_What to work on_. With the pictures left out, repeat every entry that follows exactly.

_Given records_.

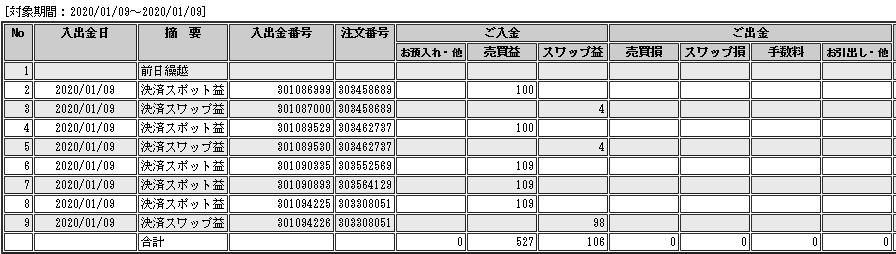 f:id:Kenshi128:20200110181745p:plain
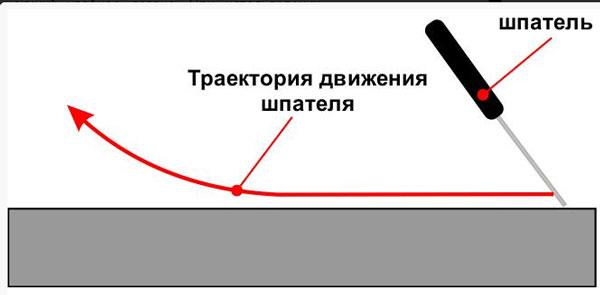 Траектория движения шпателя при обработке любых углов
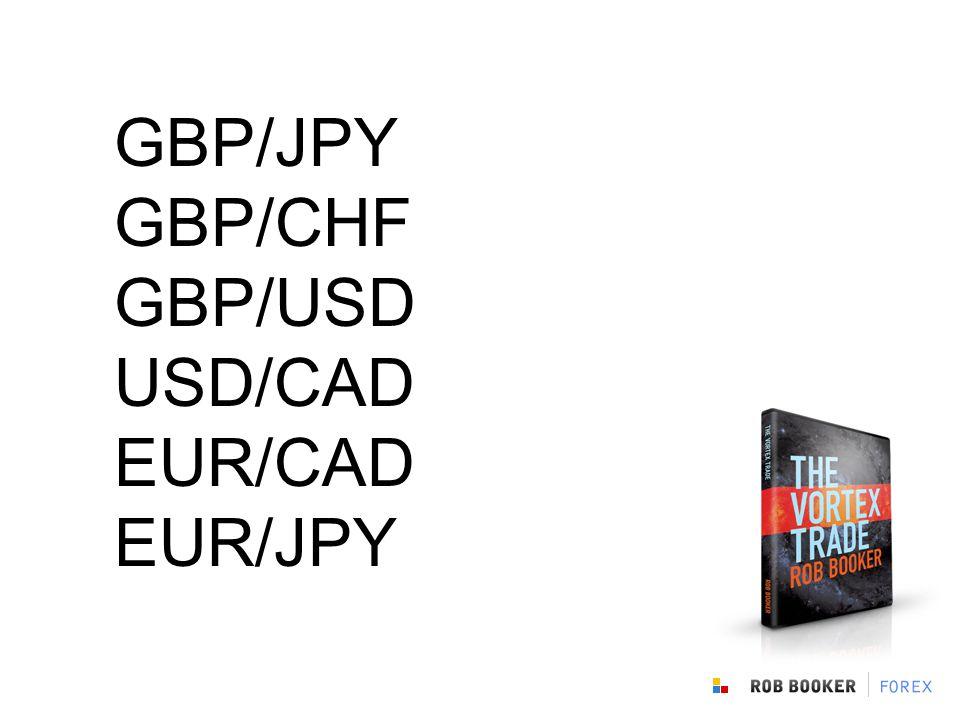 GBP/JPY GBP/CHF GBP/USD USD/CAD EUR/CAD EUR/JPY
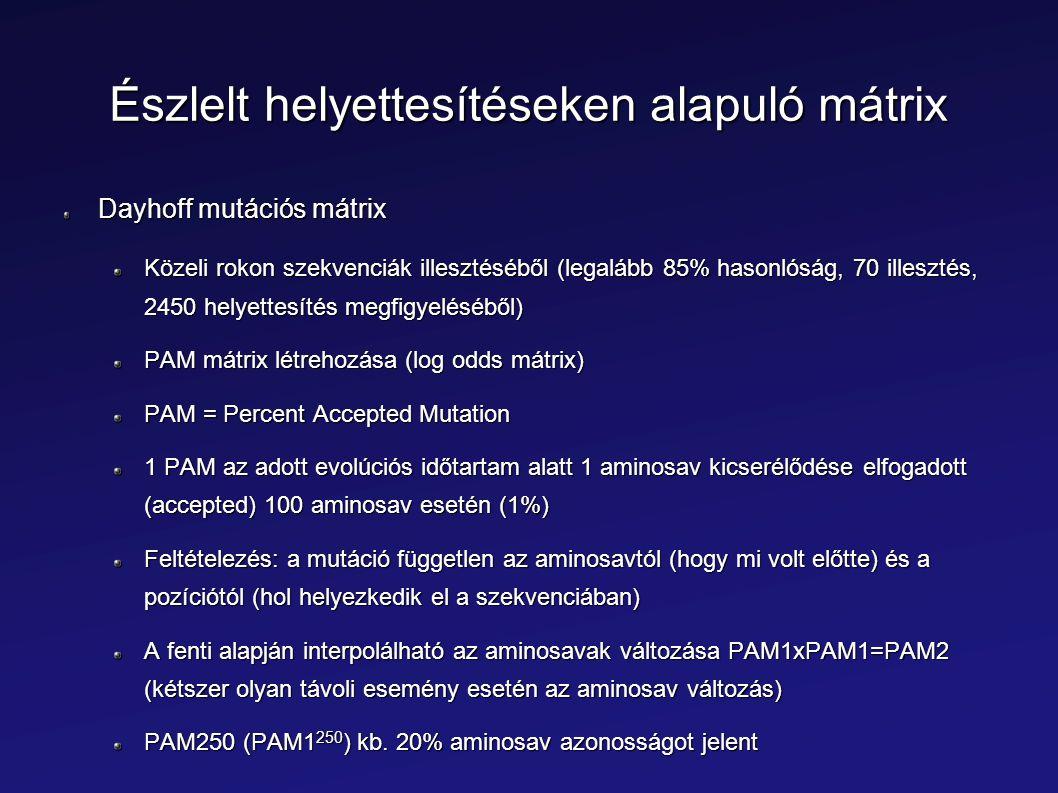 Észlelt helyettesítéseken alapuló mátrix Dayhoff mutációs mátrix Közeli rokon szekvenciák illesztéséből (legalább 85% hasonlóság, 70 illesztés, 2450 h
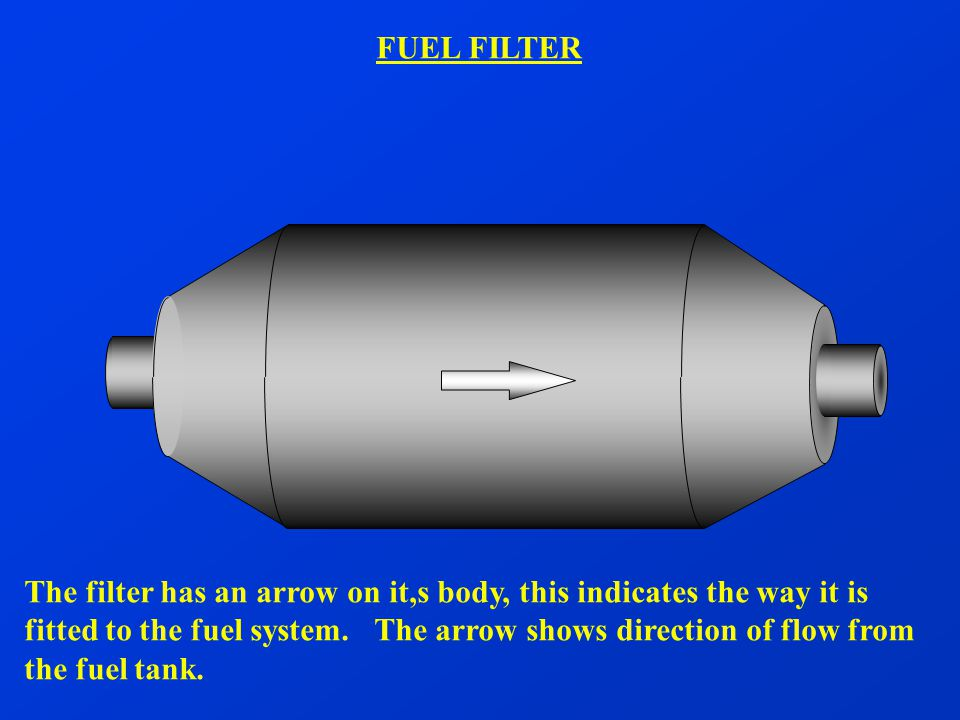 The filter has an arrow on it,s body, this indicates the way it is fitted to the fuel system. The arrow shows direction of flow from the fuel tank.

_Exercise output_.
 f:id:Kenshi128:20200110181745p:plain
 Траектория движения шпателя при обработке любых углов
 GBP/JPY GBP/CHF GBP/USD USD/CAD EUR/CAD EUR/JPY
 Észlelt helyettesítéseken alapuló mátrix Dayhoff mutációs mátrix Közeli rokon szekvenciák illesztéséből (legalább 85% hasonlóság, 70 illesztés, 2450 h
 The filter has an arrow on it,s body, this indicates the way it is fitted to the fuel system. The arrow shows direction of flow from the fuel tank.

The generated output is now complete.